- WHAT IS BEING ASKED -
Below are records; the lines starting at the one with "Sparen met een hoge rente in Letland" and ending at the one with "Chocolate Covered Strawberry" must be reproduced exactly, both included. Pictures must not appear.

Dataset excerpts
BEGIN
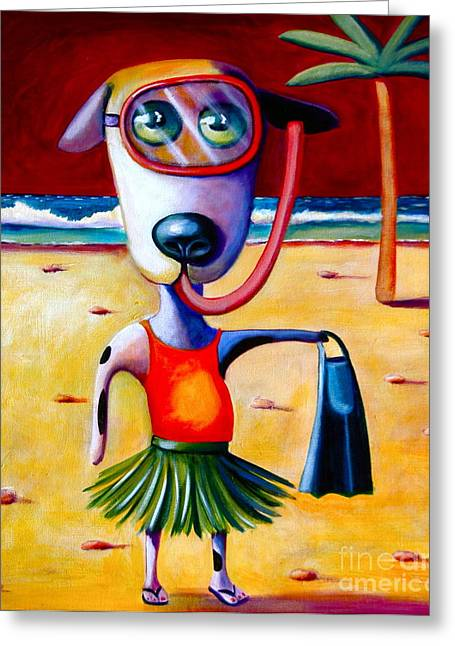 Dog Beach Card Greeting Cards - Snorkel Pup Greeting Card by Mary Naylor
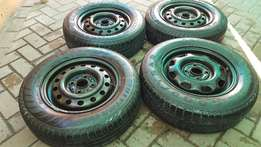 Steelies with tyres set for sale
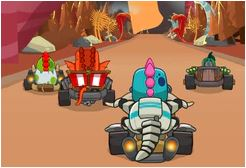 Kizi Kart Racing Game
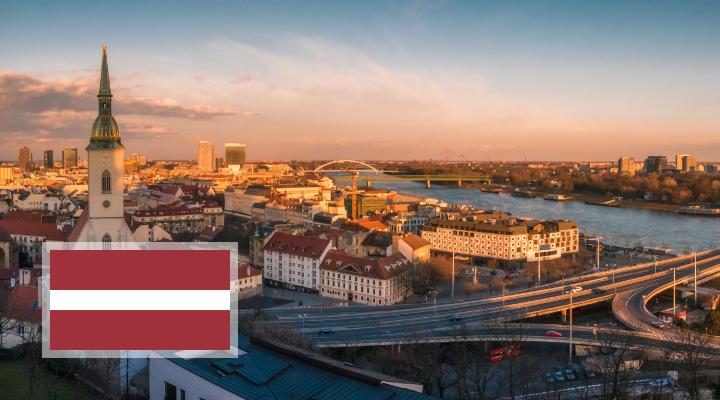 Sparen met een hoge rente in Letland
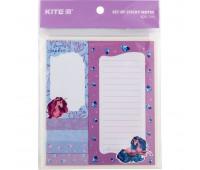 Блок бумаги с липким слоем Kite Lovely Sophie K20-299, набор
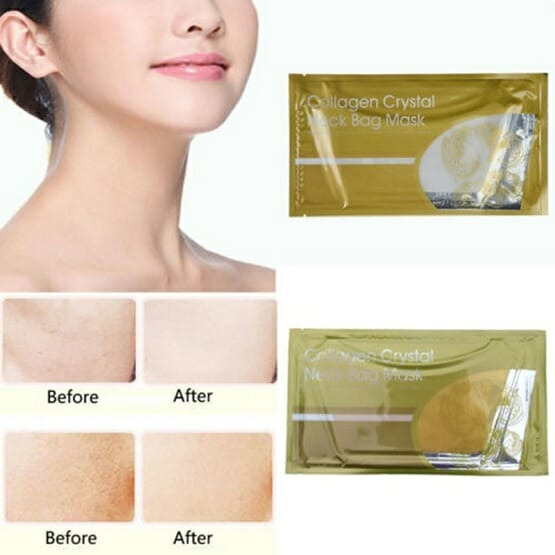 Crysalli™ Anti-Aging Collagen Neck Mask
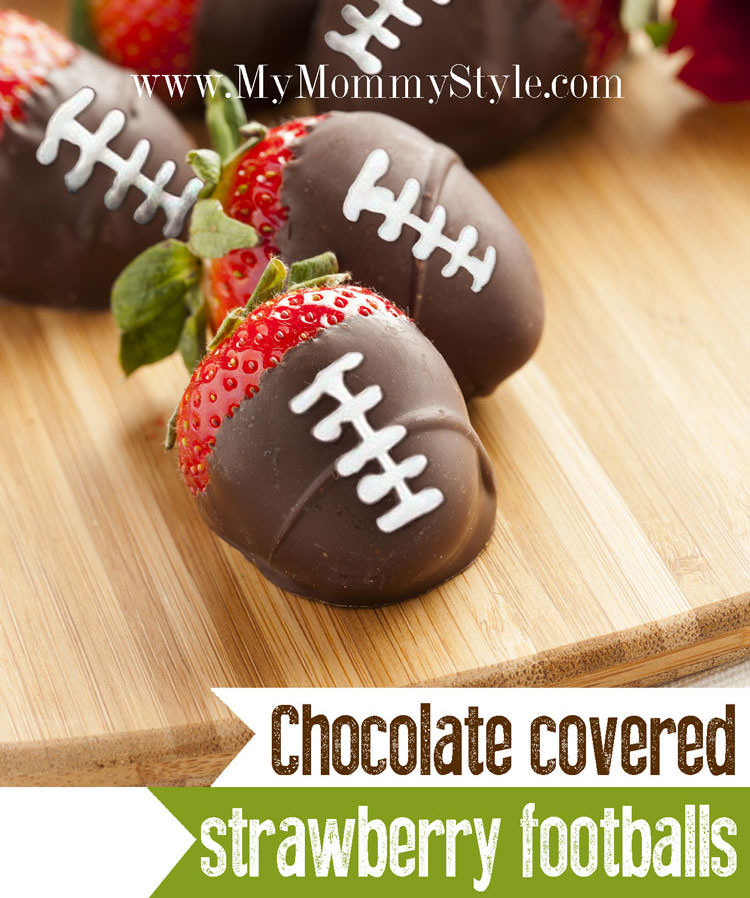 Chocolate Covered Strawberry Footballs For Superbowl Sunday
END
BEGIN
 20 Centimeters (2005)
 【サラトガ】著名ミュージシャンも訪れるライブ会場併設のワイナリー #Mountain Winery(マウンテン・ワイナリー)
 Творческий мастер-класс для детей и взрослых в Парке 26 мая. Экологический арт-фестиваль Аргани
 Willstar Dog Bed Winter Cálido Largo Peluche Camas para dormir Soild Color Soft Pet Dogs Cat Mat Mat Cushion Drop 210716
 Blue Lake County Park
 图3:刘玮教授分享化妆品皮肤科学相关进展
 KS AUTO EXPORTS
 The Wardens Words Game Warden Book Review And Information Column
END
- SOLUTION TO THE PROBLEM -
 Sparen met een hoge rente in Letland
 Блок бумаги с липким слоем Kite Lovely Sophie K20-299, набор
 Crysalli™ Anti-Aging Collagen Neck Mask
 Chocolate Covered Strawberry Footballs For Superbowl Sunday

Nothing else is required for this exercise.